Today
I had read an entire book, gone to the bank, spent almost $150, and cried a
half dozen times before I’d eaten breakfast! The tears spilt were mostly in
response to Inside Out & Back Again,
the book I read in my car in a Walmart parking lot after fleeing my
house-sitting house early in the morning before the cleaning ladies arrived (the
other ones were shed while picking out a Father’s day card in Walmart and feeling
deep gratitude that my dad was nothing like the dads to whom the greeting card
companies catered (beer-drinking, gun-slinging, womanizing, deer-hunting, lazy,
TV-watching slugs)).
This
was definitely my favorite Newbery in a long while. The author, Thanhha Lai,
uses narrative poetry to tell the mostly autobiographical tale of her
10-year-old year that starts in war-torn Saipon, Vietnam and ends in Alabama,
where she and her family have settled as refugees. My sister has worked
extensively with the Burmese refugees in her city (sometimes I call her the
Katniss of the Karen (the ethnic group in Burma that has mostly relocated to
cities in the U.S.)) and I love the culture they bring to her
community. Reading about Ha’s experiences in Vietnam and Alabama made me want
to love and get to know people more, especially those different from me.
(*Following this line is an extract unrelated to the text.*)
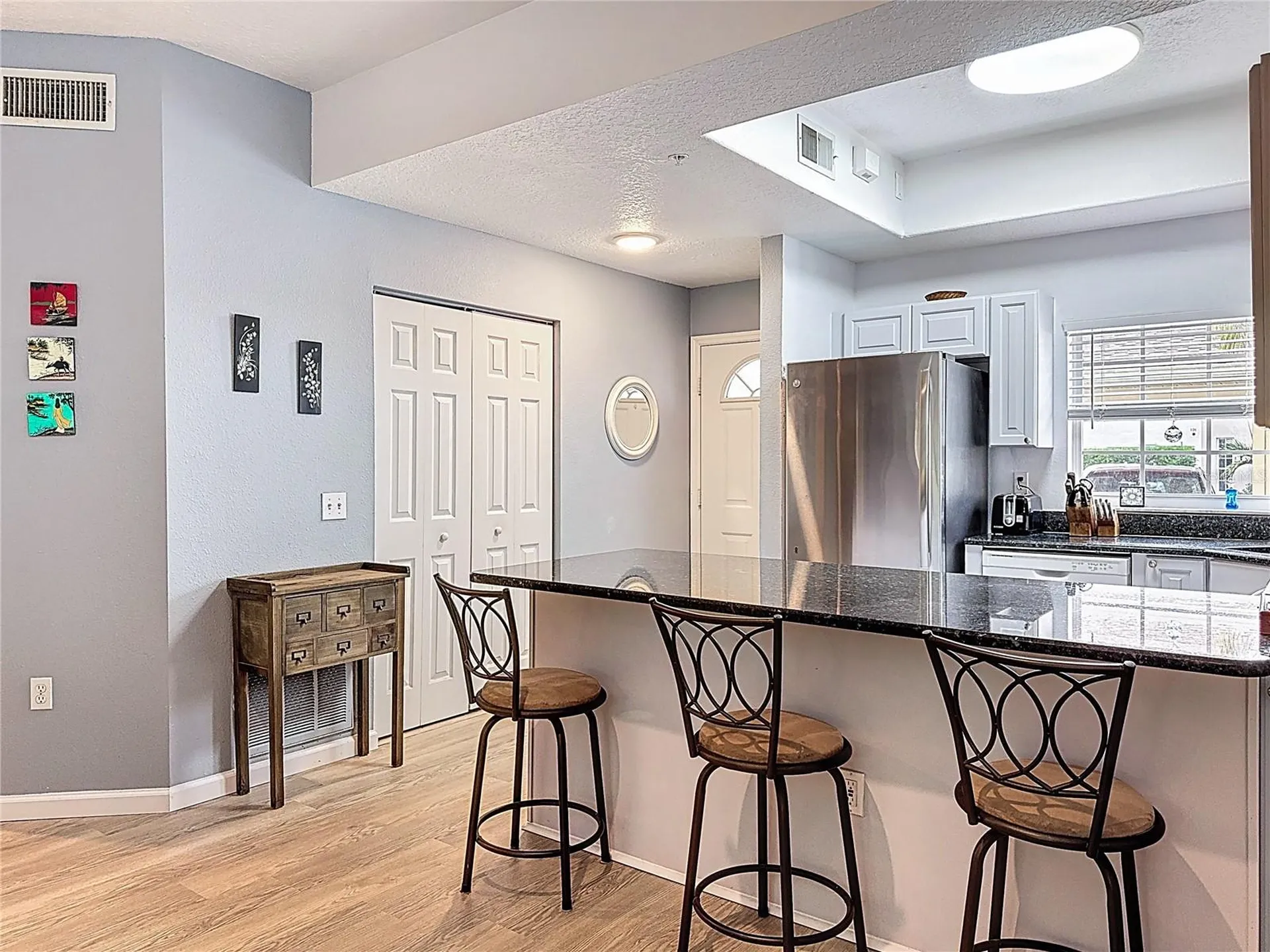 8315 Glenrose Way Sarasota FL 34238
After
living in the United States for a few months, Ha and her family have
experienced some vandalism and bullying from people in their neighborhood, so .
. .
Mother
decides
we
must meet
our
neighbors.
Our
cowboy [their sponsor] leads,
giving
us each a cowboy hat
to
be tilted
while
saying,
Good mornin’.
Only
I wear the hat.
In
the house
to
our right
a
bald man
closes
his door.
Next
to him
a
woman
with
yellow hair
slams
hers.
Next
to her
shouts
reach us
behind a door unopened.
Redness
crawls across
my
brothers’ faces.
Mothers
pats their backs.
Our
cowboy leads us
to
the house on our left.
An
older woman
throws
up her arms
and
hugs us.
We’re
so startled
we
stand like trees.
She
points to her chest:
MiSSSisss WaSShington.
I, of course, love Mrs. Washington
from that moment on, and the handful of others that are kind and welcoming to
Ha and her family. I loved experiencing Ha’s emotions and sensing her
frustrations and successes. This truly is a beautiful book.